In the data below, how many lines contain the string "blood"? Reply with the number only.

### Provided material
------------------------------------------------------------

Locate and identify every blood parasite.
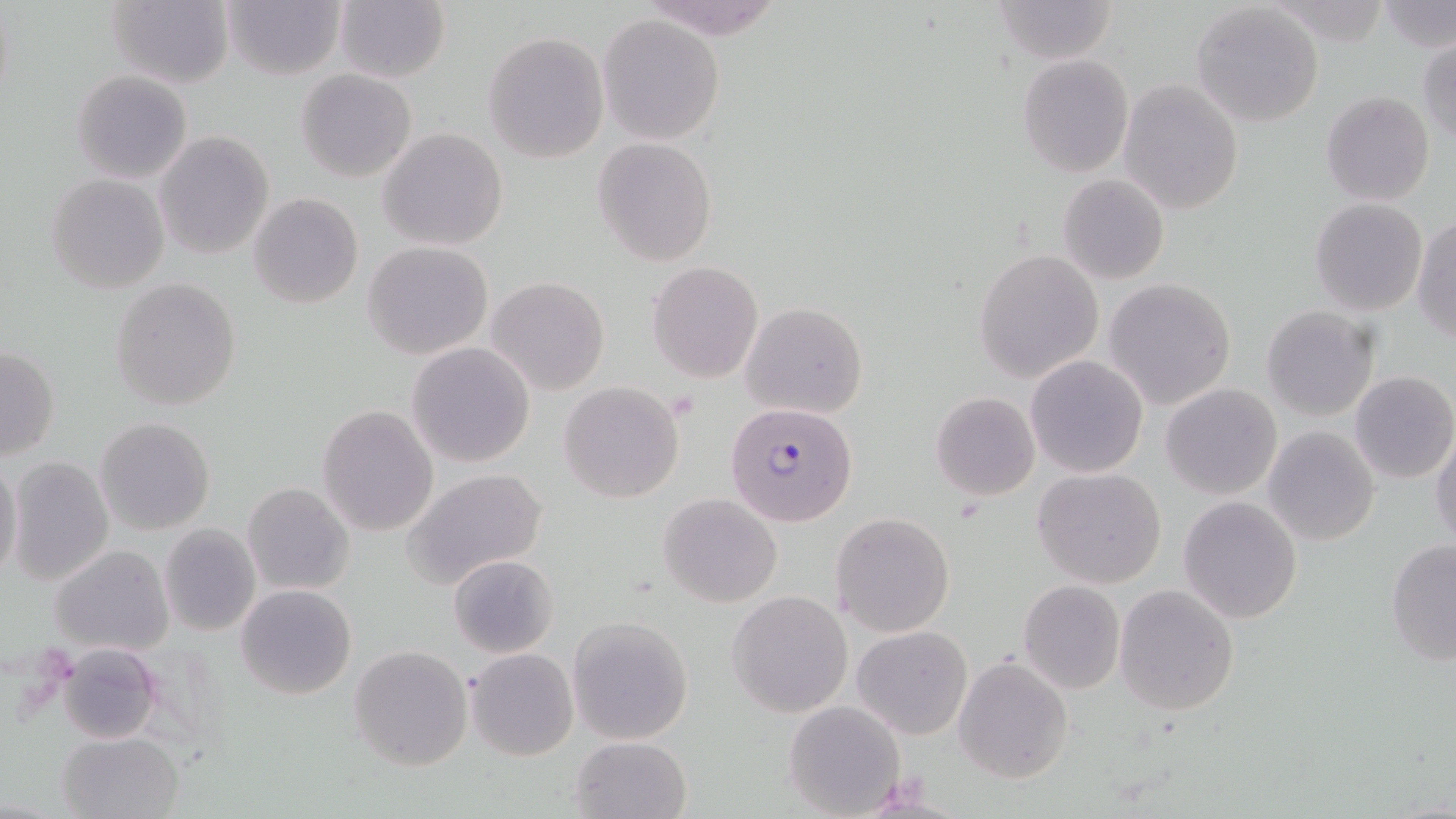
Approximate bounding boxes as (x1, y1, x2, y2) in pixels.
Plasmodium falciparum-infected red blood cells: (724, 402, 857, 527).
No Plasmodium ovale, Plasmodium malariae, Plasmodium vivax, Babesia divergens, or Trypanosoma brucei observed.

------------------------------------------------------------

### Written solution
2